● Description of the task
Render the listing as a JSON list of strings with one string per line, leaving out blank lines. Begin at the line that contains "Ordering by camera distance, arrange" and continue through the final line of the listing.
"""
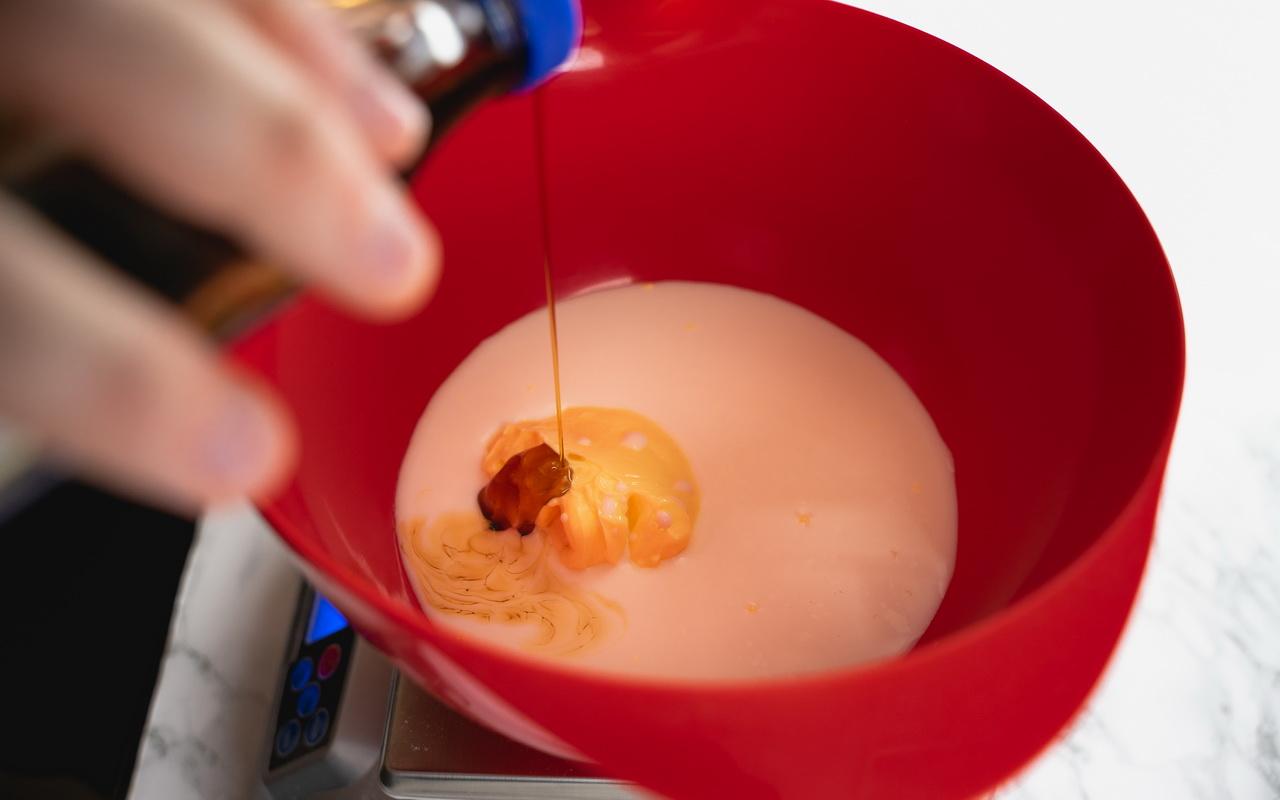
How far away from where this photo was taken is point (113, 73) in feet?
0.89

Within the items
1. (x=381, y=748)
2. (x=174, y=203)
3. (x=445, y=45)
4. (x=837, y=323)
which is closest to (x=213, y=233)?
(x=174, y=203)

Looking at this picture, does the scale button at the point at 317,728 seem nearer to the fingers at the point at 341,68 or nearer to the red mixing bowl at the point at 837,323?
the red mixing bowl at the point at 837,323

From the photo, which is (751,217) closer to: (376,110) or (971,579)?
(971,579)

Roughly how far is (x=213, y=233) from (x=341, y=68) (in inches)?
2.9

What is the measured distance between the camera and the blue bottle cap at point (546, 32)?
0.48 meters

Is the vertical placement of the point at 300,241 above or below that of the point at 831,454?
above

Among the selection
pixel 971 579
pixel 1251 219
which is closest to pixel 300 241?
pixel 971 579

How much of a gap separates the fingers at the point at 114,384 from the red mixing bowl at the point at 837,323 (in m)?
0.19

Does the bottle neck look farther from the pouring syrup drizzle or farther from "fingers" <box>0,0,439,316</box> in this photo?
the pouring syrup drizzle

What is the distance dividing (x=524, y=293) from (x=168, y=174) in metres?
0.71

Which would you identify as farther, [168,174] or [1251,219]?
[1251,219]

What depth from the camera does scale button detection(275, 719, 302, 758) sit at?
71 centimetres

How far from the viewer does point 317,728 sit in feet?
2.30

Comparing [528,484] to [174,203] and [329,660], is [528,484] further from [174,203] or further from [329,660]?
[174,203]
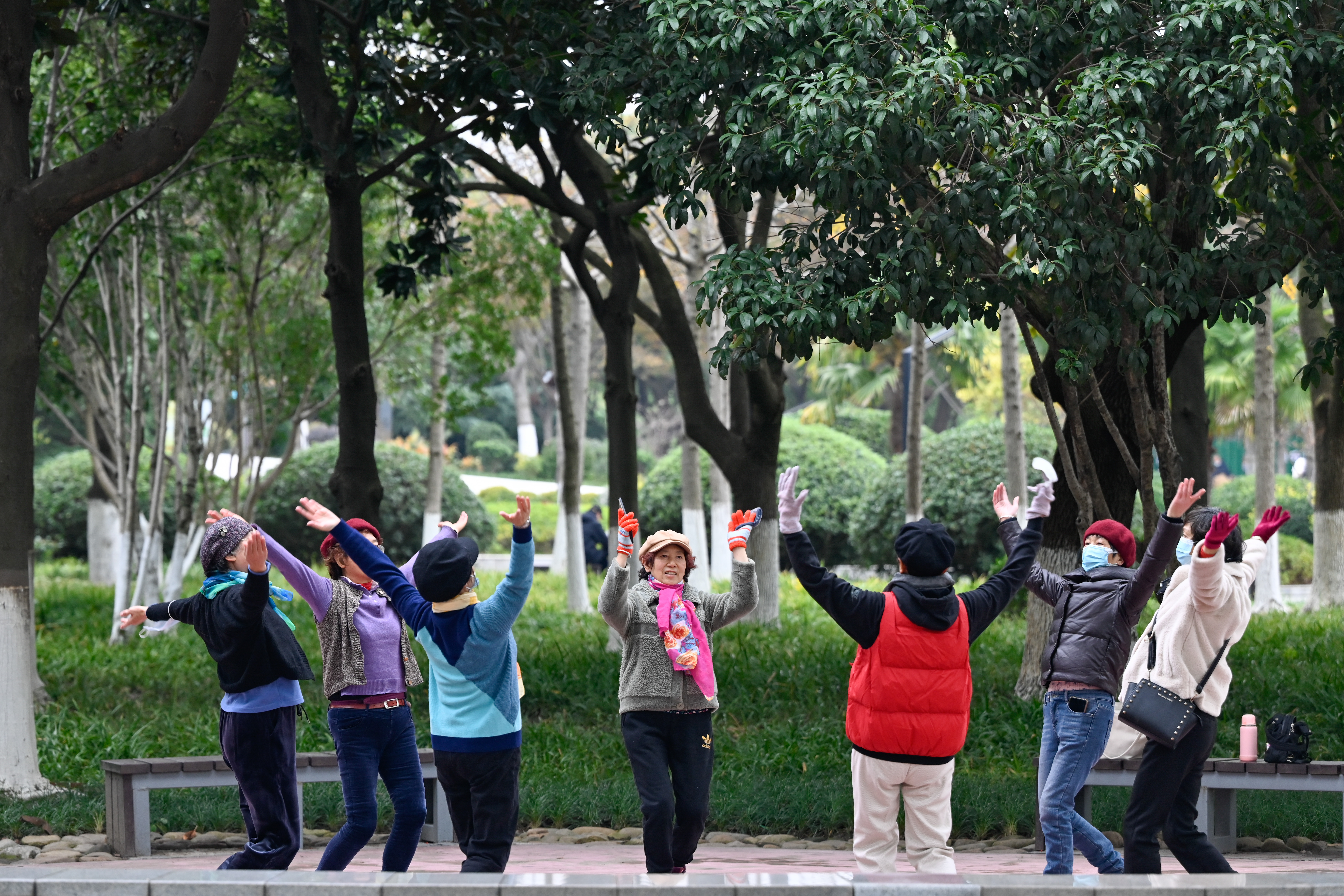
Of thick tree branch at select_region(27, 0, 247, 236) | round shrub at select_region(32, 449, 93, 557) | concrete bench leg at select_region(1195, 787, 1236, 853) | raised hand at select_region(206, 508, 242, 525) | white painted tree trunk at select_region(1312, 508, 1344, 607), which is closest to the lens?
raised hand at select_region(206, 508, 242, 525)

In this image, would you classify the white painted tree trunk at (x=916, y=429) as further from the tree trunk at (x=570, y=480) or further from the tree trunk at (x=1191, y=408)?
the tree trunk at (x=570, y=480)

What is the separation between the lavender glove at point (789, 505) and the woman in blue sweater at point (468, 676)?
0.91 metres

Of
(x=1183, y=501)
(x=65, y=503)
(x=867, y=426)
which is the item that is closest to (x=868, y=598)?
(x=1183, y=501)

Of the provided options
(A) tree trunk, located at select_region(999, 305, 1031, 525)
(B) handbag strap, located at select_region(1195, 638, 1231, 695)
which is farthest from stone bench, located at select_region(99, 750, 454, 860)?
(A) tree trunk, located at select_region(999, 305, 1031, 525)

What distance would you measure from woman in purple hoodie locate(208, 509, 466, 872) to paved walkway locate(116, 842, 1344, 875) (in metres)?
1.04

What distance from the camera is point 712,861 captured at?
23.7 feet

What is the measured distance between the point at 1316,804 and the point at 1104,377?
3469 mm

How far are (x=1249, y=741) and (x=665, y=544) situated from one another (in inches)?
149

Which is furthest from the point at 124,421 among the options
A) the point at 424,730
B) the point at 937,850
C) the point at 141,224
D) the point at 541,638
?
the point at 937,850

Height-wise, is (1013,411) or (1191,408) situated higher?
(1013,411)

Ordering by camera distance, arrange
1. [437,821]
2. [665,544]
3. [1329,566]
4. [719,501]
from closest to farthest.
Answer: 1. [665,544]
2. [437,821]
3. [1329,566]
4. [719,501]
"""
● Final answer
[
  "Ordering by camera distance, arrange",
  "1. [437,821]",
  "2. [665,544]",
  "3. [1329,566]",
  "4. [719,501]",
  "from closest to farthest.",
  "Answer: 1. [665,544]",
  "2. [437,821]",
  "3. [1329,566]",
  "4. [719,501]"
]